== Directions for this task ==
Your response should match the records line for line.
___ Material supplied
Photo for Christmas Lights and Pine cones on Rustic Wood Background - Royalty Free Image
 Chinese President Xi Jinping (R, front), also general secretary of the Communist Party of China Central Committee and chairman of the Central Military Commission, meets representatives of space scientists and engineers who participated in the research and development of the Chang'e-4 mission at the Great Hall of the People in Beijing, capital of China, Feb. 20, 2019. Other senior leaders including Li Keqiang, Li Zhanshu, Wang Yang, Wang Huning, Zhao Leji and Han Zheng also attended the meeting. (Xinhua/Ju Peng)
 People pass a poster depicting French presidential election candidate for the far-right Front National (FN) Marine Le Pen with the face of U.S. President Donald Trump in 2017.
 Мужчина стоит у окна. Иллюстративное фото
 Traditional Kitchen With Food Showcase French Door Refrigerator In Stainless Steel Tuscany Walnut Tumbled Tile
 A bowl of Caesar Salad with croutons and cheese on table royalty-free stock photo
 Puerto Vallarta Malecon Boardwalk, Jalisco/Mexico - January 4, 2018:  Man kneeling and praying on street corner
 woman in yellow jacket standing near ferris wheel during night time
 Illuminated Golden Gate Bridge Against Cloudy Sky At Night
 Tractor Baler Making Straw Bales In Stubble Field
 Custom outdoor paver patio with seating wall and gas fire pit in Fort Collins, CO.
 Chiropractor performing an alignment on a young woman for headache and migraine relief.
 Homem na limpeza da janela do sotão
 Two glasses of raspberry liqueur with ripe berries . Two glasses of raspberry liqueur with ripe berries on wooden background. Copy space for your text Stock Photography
______
== Result ==
Photo for Christmas Lights and Pine cones on Rustic Wood Background - Royalty Free Image
 Chinese President Xi Jinping (R, front), also general secretary of the Communist Party of China Central Committee and chairman of the Central Military Commission, meets representatives of space scientists and engineers who participated in the research and development of the Chang'e-4 mission at the Great Hall of the People in Beijing, capital of China, Feb. 20, 2019. Other senior leaders including Li Keqiang, Li Zhanshu, Wang Yang, Wang Huning, Zhao Leji and Han Zheng also attended the meeting. (Xinhua/Ju Peng)
 People pass a poster depicting French presidential election candidate for the far-right Front National (FN) Marine Le Pen with the face of U.S. President Donald Trump in 2017.
 Мужчина стоит у окна. Иллюстративное фото
 Traditional Kitchen With Food Showcase French Door Refrigerator In Stainless Steel Tuscany Walnut Tumbled Tile
 A bowl of Caesar Salad with croutons and cheese on table royalty-free stock photo
 Puerto Vallarta Malecon Boardwalk, Jalisco/Mexico - January 4, 2018:  Man kneeling and praying on street corner
 woman in yellow jacket standing near ferris wheel during night time
 Illuminated Golden Gate Bridge Against Cloudy Sky At Night
 Tractor Baler Making Straw Bales In Stubble Field
 Custom outdoor paver patio with seating wall and gas fire pit in Fort Collins, CO.
 Chiropractor performing an alignment on a young woman for headache and migraine relief.
 Homem na limpeza da janela do sotão
 Two glasses of raspberry liqueur with ripe berries . Two glasses of raspberry liqueur with ripe berries on wooden background. Copy space for your text Stock Photography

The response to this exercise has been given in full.